CCSDSPy / ccsdspy

I/O interface and utilities for CCSDS binary spacecraft data in Python. Library used in flight missions at NASA, NOAA, and SWRI
https://ccsdspy.org
BSD 3-Clause "New" or "Revised" License
75 stars 18 forks source link

Add split_by_apid function and command line interface #14

Closed ddasilva closed 1 year ago

ddasilva commented 2 years ago

This merge request adds a function split_by_apid() which loops through packets in a file of mixed APIDs and sorts the packets into a dictionary where the keys are the integer APID and the values are homogenous streams for each APID.

There is also a new command line interface exposed through python -m ccsdspy which allows splitting a file and writing individual files.

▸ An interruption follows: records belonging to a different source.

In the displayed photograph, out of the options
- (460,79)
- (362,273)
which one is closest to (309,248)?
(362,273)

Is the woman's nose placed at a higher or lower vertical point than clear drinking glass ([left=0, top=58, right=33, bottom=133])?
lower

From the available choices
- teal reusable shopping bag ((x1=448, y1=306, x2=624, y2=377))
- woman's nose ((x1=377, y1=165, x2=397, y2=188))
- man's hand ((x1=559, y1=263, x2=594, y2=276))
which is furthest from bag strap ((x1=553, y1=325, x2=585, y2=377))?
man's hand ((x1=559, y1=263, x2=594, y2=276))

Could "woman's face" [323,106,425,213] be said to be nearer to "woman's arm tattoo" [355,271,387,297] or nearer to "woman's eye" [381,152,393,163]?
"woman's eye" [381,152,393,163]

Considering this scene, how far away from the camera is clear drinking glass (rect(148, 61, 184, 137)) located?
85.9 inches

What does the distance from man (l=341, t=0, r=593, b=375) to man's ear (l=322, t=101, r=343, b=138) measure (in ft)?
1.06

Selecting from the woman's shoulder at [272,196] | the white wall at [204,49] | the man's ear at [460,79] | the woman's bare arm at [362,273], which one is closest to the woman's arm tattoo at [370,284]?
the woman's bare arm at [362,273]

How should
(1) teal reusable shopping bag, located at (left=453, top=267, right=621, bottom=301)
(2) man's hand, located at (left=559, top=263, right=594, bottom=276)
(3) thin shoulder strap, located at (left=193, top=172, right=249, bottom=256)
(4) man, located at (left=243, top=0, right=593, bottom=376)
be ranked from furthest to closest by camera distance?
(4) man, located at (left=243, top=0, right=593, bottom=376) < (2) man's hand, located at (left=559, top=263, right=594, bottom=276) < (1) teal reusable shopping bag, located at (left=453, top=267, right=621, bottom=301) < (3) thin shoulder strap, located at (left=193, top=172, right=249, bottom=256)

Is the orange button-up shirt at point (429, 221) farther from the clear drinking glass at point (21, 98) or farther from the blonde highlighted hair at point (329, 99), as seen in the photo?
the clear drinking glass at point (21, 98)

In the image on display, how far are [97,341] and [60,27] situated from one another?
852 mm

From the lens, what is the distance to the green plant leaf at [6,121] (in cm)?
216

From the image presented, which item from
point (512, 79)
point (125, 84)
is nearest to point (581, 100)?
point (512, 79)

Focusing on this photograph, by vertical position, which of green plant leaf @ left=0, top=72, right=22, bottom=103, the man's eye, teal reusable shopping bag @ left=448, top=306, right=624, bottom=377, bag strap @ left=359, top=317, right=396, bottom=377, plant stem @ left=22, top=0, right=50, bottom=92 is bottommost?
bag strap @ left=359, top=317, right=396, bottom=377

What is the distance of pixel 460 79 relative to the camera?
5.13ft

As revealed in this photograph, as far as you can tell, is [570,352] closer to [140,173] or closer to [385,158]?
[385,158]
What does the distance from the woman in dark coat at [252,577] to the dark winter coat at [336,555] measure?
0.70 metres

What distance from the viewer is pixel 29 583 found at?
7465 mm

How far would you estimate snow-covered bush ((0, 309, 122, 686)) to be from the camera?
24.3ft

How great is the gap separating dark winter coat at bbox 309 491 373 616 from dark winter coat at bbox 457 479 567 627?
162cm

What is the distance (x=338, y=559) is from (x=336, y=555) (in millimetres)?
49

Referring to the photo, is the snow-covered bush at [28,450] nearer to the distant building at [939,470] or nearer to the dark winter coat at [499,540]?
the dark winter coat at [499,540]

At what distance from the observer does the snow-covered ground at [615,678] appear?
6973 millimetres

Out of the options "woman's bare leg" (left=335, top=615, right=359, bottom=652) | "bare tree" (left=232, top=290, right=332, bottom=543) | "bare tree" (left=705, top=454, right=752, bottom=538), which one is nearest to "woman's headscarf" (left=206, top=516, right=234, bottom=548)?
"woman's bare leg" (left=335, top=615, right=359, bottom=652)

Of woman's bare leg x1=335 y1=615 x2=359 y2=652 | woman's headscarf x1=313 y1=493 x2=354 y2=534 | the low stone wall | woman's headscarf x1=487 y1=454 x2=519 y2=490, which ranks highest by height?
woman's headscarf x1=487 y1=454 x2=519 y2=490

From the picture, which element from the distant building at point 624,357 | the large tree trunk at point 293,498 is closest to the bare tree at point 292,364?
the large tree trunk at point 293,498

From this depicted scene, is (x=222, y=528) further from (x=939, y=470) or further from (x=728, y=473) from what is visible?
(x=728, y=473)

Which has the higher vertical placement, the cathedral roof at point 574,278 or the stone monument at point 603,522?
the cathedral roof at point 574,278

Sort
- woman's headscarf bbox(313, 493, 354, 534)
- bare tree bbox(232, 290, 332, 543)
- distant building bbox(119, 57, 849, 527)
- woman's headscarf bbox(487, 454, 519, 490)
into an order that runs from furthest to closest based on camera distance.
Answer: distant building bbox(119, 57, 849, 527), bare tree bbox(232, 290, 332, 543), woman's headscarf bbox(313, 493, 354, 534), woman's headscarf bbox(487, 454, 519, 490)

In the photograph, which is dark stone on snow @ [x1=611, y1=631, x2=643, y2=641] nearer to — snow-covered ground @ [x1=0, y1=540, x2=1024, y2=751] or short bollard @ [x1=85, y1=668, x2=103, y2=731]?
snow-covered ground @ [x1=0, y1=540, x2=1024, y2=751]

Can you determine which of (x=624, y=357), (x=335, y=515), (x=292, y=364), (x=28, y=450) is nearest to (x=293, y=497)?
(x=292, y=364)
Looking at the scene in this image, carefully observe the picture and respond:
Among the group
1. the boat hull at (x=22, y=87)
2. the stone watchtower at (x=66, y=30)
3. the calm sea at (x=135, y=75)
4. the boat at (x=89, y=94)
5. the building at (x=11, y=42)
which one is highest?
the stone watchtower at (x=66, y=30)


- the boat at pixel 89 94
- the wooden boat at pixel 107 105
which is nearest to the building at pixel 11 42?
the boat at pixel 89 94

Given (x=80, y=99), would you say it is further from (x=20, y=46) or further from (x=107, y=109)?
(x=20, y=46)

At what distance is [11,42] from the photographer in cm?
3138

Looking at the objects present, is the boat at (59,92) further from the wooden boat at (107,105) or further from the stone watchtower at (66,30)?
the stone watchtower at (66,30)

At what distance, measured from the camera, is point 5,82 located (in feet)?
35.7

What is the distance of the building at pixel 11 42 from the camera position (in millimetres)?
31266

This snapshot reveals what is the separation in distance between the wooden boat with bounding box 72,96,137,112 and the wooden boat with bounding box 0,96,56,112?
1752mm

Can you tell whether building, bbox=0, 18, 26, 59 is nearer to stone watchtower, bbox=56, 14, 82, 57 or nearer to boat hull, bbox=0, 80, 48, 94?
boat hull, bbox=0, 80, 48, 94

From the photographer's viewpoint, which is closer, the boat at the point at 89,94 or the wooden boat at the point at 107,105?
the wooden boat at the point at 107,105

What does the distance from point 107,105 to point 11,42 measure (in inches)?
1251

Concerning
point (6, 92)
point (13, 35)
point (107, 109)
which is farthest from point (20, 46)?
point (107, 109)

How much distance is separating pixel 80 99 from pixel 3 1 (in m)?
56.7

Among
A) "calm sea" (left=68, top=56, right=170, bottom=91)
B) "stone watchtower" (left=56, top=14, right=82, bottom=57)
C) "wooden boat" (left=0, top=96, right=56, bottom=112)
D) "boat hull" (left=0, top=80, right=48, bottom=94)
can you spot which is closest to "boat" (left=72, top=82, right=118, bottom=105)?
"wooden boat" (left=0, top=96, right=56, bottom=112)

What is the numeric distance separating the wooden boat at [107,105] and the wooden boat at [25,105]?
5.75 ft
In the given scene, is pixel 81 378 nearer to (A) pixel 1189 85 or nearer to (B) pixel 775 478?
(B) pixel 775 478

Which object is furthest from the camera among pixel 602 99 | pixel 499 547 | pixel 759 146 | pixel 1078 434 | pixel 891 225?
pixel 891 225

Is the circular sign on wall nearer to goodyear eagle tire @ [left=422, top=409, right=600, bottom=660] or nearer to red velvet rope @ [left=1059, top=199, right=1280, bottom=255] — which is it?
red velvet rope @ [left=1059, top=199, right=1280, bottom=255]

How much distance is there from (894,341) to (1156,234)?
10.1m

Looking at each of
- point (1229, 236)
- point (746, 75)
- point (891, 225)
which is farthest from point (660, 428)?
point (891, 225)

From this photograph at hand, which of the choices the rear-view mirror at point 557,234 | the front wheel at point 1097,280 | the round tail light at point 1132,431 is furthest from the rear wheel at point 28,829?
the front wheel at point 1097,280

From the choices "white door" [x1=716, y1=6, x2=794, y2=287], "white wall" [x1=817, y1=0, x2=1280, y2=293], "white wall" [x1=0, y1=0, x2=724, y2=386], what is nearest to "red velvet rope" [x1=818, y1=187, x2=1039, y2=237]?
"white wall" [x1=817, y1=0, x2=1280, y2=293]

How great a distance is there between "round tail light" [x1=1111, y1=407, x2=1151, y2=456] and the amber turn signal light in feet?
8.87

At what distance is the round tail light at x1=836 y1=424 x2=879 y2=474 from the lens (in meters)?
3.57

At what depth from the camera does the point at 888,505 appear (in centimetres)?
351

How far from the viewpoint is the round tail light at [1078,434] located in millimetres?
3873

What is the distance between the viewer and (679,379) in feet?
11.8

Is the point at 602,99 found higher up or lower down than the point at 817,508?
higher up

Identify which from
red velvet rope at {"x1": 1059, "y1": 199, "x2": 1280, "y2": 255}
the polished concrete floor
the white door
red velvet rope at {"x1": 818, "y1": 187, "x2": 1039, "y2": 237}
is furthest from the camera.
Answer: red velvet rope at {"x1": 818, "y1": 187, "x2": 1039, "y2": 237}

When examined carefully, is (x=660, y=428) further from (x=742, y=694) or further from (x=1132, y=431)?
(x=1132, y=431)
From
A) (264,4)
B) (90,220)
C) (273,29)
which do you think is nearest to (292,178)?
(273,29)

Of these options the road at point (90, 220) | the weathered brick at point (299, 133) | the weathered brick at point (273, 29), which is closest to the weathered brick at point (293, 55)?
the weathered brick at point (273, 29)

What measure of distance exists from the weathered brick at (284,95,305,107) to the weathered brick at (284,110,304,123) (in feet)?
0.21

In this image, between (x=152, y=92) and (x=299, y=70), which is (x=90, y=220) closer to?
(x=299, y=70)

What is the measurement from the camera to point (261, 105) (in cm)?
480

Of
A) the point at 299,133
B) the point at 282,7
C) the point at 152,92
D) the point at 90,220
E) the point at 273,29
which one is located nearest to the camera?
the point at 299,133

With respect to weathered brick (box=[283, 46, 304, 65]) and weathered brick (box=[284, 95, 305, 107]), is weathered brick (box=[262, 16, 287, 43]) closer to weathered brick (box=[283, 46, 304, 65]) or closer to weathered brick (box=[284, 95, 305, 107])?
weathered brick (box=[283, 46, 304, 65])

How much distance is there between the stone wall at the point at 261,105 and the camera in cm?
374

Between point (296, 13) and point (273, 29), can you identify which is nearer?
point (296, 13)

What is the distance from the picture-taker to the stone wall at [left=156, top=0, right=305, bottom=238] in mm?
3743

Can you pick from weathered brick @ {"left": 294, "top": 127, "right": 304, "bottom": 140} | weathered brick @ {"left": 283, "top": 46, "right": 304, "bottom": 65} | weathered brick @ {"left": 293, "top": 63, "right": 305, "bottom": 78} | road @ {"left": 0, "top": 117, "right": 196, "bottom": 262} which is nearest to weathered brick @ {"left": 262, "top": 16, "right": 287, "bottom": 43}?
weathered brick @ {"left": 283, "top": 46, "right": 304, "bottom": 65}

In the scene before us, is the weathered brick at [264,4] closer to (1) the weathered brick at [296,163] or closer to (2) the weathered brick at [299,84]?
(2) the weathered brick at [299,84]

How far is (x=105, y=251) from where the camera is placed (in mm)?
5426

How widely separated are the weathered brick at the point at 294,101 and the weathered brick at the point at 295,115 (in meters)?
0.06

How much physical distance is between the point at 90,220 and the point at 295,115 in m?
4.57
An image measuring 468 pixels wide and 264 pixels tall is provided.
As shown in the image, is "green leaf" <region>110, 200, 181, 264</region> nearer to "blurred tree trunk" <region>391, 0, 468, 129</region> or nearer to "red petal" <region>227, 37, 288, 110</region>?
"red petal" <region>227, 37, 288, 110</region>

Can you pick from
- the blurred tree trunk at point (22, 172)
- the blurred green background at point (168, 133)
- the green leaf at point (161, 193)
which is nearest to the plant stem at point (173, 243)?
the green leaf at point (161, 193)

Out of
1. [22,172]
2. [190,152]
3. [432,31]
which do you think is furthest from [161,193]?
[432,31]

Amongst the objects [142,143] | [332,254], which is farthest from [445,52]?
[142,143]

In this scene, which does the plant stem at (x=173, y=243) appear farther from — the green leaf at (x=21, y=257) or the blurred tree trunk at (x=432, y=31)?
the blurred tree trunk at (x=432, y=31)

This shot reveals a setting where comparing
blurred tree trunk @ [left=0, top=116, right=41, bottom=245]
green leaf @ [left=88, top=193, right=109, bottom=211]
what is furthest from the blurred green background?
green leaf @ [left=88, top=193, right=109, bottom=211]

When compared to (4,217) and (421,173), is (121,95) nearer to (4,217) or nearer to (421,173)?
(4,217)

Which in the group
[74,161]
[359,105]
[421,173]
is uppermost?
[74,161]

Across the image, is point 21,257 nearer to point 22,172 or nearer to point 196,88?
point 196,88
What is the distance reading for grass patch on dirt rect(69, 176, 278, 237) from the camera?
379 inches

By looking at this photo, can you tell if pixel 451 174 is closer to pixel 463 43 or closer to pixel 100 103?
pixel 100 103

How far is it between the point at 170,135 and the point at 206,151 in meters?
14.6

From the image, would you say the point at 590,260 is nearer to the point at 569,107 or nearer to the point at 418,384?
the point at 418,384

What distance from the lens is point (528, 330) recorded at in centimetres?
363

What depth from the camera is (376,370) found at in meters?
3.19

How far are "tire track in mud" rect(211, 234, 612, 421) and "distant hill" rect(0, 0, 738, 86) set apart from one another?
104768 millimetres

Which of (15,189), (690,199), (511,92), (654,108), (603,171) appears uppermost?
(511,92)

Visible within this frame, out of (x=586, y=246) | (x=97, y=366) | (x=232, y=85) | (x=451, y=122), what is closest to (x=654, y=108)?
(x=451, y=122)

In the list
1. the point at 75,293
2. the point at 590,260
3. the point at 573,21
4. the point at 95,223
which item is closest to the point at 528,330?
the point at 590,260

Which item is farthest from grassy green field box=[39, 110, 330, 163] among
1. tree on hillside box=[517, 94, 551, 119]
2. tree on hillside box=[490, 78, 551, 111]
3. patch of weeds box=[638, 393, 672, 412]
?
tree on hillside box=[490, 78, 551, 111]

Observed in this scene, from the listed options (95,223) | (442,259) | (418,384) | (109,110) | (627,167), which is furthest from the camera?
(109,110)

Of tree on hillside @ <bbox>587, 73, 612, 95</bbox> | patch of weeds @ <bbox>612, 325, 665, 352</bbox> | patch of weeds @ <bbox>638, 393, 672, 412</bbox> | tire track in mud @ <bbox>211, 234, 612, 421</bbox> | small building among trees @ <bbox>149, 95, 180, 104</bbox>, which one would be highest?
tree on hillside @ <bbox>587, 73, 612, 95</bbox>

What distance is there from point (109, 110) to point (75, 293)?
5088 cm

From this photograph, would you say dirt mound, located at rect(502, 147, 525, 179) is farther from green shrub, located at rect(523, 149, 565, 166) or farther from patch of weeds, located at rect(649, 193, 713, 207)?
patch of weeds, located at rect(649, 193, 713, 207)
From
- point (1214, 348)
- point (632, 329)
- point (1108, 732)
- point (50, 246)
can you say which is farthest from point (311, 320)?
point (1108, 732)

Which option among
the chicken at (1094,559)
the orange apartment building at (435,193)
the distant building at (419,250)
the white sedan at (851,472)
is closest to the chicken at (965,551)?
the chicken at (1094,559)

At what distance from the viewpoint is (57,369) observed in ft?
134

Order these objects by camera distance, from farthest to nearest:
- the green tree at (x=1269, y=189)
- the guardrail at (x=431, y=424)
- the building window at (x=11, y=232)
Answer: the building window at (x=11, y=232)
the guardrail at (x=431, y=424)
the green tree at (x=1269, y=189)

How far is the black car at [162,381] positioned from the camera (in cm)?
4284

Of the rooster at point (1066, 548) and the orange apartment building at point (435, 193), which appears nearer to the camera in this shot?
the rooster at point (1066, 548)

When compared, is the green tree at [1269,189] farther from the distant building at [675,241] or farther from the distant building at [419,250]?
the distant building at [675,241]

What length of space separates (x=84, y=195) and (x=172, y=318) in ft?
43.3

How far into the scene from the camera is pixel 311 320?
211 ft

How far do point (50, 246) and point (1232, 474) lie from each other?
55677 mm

   $ python -m ccsdspy split mixed_file.tlm
   Parsing done!
   Writing ./apid00132.tlm...
   Writing ./apid00134.tlm...
   Writing ./apid00258.tlm...
   Writing ./apid00384.tlm...
   Writing ./apid00385.tlm...
   Writing ./apid00386.tlm...
   Writing ./apid00387.tlm...
ehsteve commented 1 year ago

I also agree that this is a great addition! This seems to require that each of the packets be fixed length since the packets are parsed but simply splitting the stream up and outputting the stream into individual files should not require parsing the packets only finding the edges of the packets. I think this functionality would be more versatile if it did not require the stream to only include fixed length packets.

ehsteve commented 1 year ago

I agree with @jmbhughes that there should be tests. I manage the HERMES SOC Org. and we've set up automatic code coverage (see here for an example. I'd be happy to help get it set up if you're interested.

ehsteve commented 1 year ago

Reading the code more closely, it does seem like this would work for variable length packets. I was wrong in that the packets are not parsed. Only the ap_id and the packet length.

ddasilva commented 1 year ago

Thanks for the comments everyone! I will get to addressing these issues. I really appreciate the help and support you've all shown in this merge request.

@ehsteve Since you brought up topic of variable length packets-- this is something I want to support, but I haven't been able to get my hands on any variable length packet data (I have never worked with them myself, and no one thus far has had anything they could send me). If you have any data you can share, we can look into supporting them via a VariableLength class.

ddasilva commented 1 year ago

I addressed the comments in this repush over the existing branch. I wrote a test and it works, but it uses the data that @jmbhughes gave me. Do you give me permission to include that in the repo as test data? I can obfuscate the field names and packet names if that helps. It turns out that the test data we have has a lot of internal consistency problems... if I can't use this I'd have to write synthetic data from scratch.

jmbhughes commented 1 year ago

It's fine to use the data I shared as test data. It's kind of big though (83 MB). So maybe you should only use the first n packets, say 1,000 packets (I'm not sure how big that would be). That still gives an example of a mixed stream and saves space.